Provided passage:
Lot Essay
‘Not only is the image inverted, which, in the context of the subject matter is in itself a thought-provoking blasphemy, but Piero’s triumphant Mediterranean banner has been replaced by a sickly fir tree, a symbolic inversion toward the North’
–Norman Rosenthal
Die Auferstehung (The Resurrection) is one of the finest in a highly important series of paintings on the theme of Christ’s Passion that Georg Baselitz made between 1983 and 1985. These paintings, which also include a number of pictures invoking the art of the German Expressionists, formed a large and vibrantly-coloured series – today recognized as being among the artist’s best works – that re-engaged with many of the great themes and styles of painting from the past. In the case of Baselitz’s pictures on the theme of the Passion, these were works that openly sought to re-invent and reinvigorate the grand, but largely forgotten, tradition of history painting in German art.
Distinguished by a surprising and then hitherto unseen burst of vibrant colour into his work, along with a deliberate rawness of brushwork that prompted some observers to label Baselitz a ‘Neo-Expressionist’, this series of paintings began in 1983 with the painting, Nachtessen in Dresden (now in the Kunsthaus Zurich). This vast and now famous canvas took as its starting point Emil Nolde’s equally well-known 1909 painting of the Last Supper. A fusion of traditional Christian iconography with the heightened colour and painterly gesture of German Expressionism, it was the first of two paintings on the theme of the Last Supper (along with Der Brückechor) in which Baselitz portrayed several of the members of the Brücke group of Expressionist painters. Here, the figures of Nolde, Kirchner, Schmidt-Rotluff et.al. along with that of Edvard Munch – an artist to whom Baselitz has repeatedly paid homage – were depicted, like totemic German elders, upended and seated around a table.
‘People were starting to say that my works had a link with German Expressionism’, Baselitz has remembered, and he wanted, he said, to demonstrate that he had ‘never had any relationship with Expressionism ... I have always invented the objects and the various figurations that I wanted to show. I have never had a model. That is something that has remained entirely alien to me, something that does not suit me at all’ (G. Baselitz, quoted in Georg Baselitz, exh. cat., Solomon. R. Guggenheim Museum, New York, 1995, pp. 149-150).
Soon after making these upside-down paintings of Expressionist forefathers having a ‘Last Supper’, in 1984 Baselitz began a sequence of similarly large-scale, but vertical paintings on the ensuing religious theme of Christ’s Passion. This was a grand and traditional theme in painting that, with the solitary exception, perhaps, of Barnett Newman’s Stations of the Cross, was, up until this point, almost entirely unknown in the post-war era. Baselitz, who since the mid-1970s had been dividing his time between Germany and Italy, has said also that he ‘was thinking about Piero della Francesca when I painted …those [paintings] of the Passion’ (G. Baselitz, 17 March 1985, quoted in D. Gretenkort (ed.), Georg Baselitz Collected Writings and Interviews, London 2010, p. 132).

Rows of spatial question-and-answer data:

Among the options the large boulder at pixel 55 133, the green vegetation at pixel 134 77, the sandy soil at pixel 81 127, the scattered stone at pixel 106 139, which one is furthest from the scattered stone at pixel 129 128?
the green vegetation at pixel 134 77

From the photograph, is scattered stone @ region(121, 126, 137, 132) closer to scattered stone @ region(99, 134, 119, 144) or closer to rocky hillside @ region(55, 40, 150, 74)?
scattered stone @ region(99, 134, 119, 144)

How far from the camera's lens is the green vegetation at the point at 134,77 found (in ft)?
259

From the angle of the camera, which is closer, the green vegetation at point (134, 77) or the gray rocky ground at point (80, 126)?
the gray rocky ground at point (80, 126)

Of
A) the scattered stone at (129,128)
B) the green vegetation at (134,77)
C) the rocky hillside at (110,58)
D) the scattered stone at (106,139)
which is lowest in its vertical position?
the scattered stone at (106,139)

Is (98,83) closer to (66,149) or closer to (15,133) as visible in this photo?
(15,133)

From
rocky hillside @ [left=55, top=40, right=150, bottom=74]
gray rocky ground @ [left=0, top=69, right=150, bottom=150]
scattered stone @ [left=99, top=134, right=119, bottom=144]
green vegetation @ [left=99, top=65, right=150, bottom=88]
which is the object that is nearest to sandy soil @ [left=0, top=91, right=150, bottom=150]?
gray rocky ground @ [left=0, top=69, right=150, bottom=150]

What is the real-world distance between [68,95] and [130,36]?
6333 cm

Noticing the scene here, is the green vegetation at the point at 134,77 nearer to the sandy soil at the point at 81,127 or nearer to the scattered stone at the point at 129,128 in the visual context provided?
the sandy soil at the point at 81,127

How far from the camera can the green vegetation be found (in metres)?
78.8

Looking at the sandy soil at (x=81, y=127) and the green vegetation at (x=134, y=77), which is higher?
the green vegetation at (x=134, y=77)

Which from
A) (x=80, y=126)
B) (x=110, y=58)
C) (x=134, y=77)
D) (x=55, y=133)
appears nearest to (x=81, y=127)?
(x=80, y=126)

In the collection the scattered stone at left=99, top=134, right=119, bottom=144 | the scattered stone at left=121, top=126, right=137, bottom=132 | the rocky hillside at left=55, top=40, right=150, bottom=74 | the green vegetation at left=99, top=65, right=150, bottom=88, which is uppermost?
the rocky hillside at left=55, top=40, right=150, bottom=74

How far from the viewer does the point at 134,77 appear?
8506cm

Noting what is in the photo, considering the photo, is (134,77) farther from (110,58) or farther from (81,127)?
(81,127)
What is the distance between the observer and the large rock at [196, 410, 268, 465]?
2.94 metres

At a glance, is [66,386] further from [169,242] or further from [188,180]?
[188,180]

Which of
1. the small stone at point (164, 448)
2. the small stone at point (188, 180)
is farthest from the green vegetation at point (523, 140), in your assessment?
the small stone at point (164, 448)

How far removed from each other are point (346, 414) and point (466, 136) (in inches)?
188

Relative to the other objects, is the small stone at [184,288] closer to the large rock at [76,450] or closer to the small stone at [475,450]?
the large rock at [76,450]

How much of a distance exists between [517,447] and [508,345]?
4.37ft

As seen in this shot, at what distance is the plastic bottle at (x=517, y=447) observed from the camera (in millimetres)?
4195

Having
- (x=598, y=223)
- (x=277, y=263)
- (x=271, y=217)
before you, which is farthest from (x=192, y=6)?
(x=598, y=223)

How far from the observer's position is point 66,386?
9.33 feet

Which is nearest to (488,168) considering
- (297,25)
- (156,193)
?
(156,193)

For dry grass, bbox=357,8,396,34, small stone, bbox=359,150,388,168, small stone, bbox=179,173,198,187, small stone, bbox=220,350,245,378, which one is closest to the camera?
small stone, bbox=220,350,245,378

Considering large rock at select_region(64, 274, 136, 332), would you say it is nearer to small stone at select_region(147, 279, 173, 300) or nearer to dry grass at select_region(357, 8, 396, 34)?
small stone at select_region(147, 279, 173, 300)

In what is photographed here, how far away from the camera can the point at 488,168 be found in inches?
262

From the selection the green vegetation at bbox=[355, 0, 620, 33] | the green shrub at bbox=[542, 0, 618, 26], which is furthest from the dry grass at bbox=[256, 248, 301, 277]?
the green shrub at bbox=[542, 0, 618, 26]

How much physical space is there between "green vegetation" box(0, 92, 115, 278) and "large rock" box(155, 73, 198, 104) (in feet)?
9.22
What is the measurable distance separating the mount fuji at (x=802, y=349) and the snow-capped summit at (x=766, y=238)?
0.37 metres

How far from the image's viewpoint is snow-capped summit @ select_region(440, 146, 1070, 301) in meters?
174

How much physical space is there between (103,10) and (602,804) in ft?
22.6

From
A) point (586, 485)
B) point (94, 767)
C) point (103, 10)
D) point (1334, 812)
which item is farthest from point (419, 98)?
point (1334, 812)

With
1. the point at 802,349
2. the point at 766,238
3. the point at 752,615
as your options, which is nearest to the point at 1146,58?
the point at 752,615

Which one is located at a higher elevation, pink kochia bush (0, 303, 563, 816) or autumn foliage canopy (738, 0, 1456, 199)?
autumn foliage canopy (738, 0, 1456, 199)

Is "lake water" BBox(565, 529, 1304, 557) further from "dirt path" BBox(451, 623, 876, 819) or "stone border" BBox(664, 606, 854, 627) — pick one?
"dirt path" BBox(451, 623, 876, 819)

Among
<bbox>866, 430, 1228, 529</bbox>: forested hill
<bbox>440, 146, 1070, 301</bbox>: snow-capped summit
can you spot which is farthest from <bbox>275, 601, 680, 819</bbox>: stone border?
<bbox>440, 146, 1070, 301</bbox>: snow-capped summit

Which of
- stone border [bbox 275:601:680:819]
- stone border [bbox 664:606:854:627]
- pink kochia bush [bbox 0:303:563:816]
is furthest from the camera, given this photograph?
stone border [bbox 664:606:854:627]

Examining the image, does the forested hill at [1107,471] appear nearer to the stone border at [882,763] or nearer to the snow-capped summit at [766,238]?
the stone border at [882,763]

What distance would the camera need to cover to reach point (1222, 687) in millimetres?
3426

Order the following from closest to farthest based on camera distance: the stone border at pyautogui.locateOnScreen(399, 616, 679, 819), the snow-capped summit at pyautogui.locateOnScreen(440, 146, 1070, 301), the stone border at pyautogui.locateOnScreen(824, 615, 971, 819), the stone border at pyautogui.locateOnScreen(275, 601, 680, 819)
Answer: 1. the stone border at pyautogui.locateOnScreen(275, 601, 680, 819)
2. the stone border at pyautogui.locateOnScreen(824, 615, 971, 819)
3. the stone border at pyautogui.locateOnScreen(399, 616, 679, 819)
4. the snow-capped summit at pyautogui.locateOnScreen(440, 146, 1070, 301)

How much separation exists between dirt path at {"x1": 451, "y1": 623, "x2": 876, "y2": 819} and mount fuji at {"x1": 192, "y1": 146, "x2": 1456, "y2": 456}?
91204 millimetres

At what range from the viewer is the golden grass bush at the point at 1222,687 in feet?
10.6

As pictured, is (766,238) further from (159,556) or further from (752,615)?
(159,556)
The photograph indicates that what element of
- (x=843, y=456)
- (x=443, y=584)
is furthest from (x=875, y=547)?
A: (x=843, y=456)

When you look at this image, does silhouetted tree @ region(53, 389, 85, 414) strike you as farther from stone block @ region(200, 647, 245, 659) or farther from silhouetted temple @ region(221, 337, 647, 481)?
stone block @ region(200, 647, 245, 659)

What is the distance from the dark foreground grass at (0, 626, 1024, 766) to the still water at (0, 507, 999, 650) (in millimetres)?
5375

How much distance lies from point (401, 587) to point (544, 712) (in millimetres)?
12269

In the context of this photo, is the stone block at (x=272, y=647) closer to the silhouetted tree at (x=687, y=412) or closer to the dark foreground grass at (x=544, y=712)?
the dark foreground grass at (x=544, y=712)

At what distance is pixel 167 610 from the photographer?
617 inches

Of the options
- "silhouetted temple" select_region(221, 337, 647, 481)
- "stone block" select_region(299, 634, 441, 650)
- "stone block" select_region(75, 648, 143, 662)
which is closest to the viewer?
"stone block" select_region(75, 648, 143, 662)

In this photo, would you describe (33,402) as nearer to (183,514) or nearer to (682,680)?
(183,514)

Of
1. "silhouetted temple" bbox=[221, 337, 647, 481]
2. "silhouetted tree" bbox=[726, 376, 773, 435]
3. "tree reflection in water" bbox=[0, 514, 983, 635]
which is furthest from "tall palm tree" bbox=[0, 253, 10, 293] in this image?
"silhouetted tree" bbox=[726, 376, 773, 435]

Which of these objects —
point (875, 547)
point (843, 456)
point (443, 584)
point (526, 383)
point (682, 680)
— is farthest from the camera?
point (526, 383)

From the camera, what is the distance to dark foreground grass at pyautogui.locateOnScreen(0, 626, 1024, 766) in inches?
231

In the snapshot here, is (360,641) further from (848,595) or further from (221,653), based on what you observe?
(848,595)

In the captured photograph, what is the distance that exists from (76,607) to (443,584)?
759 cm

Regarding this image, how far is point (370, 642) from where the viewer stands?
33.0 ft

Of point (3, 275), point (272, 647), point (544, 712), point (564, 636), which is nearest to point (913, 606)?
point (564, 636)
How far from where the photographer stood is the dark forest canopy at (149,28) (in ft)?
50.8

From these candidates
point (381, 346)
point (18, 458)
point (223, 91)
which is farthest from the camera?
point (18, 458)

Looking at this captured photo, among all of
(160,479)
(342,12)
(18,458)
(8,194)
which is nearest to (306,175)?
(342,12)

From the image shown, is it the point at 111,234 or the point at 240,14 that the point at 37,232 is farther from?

Exercises:
1. From the lot essay on Georg Baselitz, write out the passage starting at "Soon after making" and ending at "2010, p. 132).".
2. Write the next part of the lot essay on Georg Baselitz's Passion paintings, picking up after its final sentence.

Task-by-task outputs:
1.
Soon after making these upside-down paintings of Expressionist forefathers having a ‘Last Supper’, in 1984 Baselitz began a sequence of similarly large-scale, but vertical paintings on the ensuing religious theme of Christ’s Passion. This was a grand and traditional theme in painting that, with the solitary exception, perhaps, of Barnett Newman’s Stations of the Cross, was, up until this point, almost entirely unknown in the post-war era. Baselitz, who since the mid-1970s had been dividing his time between Germany and Italy, has said also that he ‘was thinking about Piero della Francesca when I painted …those [paintings] of the Passion’ (G. Baselitz, 17 March 1985, quoted in D. Gretenkort (ed.), Georg Baselitz Collected Writings and Interviews, London 2010, p. 132).

2.
In a move that echoed his recent experiments in carving large totemic figures in wood, Baselitz’s new religiously-themed paintings comprised mainly of solitary standing figures isolated against an empty, abstract background. ‘My point of departure’ Baselitz has said of these works, ‘was the death room. The first death rooms in painting are found in portrayals of the Death of the Virgin. Obviously not all the death rooms ever painted go back to this early model, but the imagery of the Deathbed and the Death of the Virgin has existed since then. It cannot be denied. It affects Munch as much as it does Beckmann or Picasso’ (G. Baselitz, 17 March 1985 quoted in ibid, p. 130).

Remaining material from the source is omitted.